Folder Structure¶
A standardized folder structure supports the users to know where data, code, documentation, reports and much more are located and where elements should be saved to. The predefined STAMP 4 NLP folder structure looks as follows:
root <- Will be named as your project name with hyphens
|--data
|--raw
|--interim
|--processed
|--docs
|--build
|--source
|--models
|--notebooks
|--exploratory
|--reports
|--{project_code} <- Will be named as your project name with underscores
|--api
|--preprocessing
|--scripts
|--configuration.py
|--main.py
|--test
|--test_files
|--test_data
|--test_models
|--pypoetry.toml
|--README.md
|--.dvcignore
|--.gitignore
|--.gitlab-ci.yml
Short description for the folders and files:
- data
raw: Unprocessed and unchanged data.
interim: Processed data but not ready for training.
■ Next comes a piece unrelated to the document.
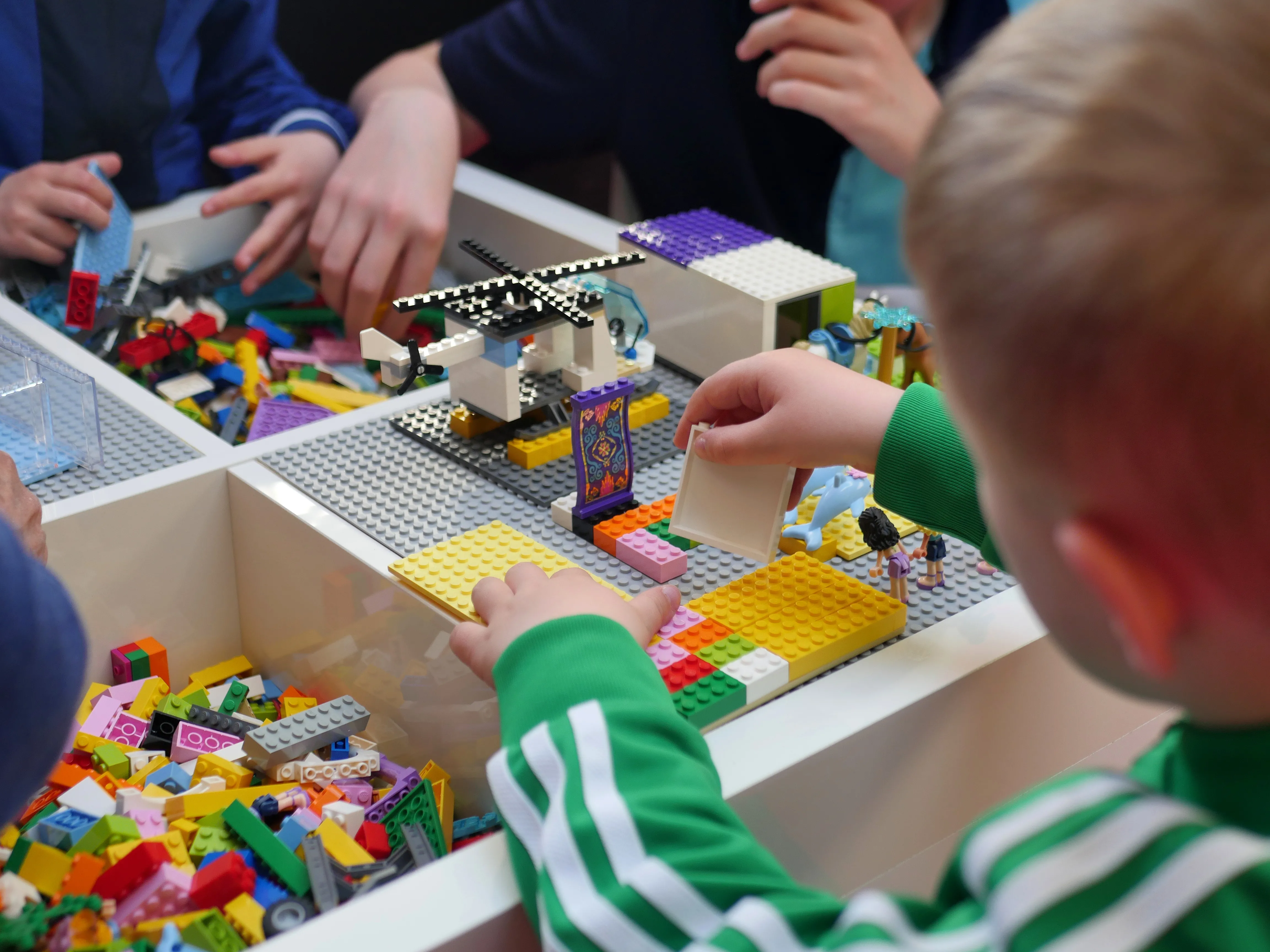 UN VOYAGE INTERGALAC'BRIQUES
processed: Processed data, that is ready for training.
- docs
build: Generated documentation. See Generate Documentation
source: Source files for the documentation. See Write Your Documentation
models: Trained or loaded models are placed here.
- notebooks
exploratory: Notebooks for analysis of data or models.
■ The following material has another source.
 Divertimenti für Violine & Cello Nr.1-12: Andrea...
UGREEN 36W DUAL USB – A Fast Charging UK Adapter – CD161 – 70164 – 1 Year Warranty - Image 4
reports: Notebooks for showcases, communication with stakeholders.
- {project_code}:
api: Predefined REST Server. See Start REST Server
preprocessing: Preprocessing to transform the raw data to interim and processed format.
scripts: Scripts for
poetry run
usage. Predefined aregen_doc
andserver
(Getting Started). To add and create own scripts see https://python-poetry.org/docs/pyproject/#scripts.configuration.py: See Convention over Configuration
main.py
test: Tests for your project code.
pypoetry.toml: Configuration file for poetry. Add dependencies, scripts and authors here.
README.md: Getting Started in short.
.dvcignore: Files and directories ignored by DVC. DVC is for data versioning.
.gitignore: Files and directories ignored by git. Git is for code versioning.
.gitlab-ci.yml: Build pipeline for GitLab.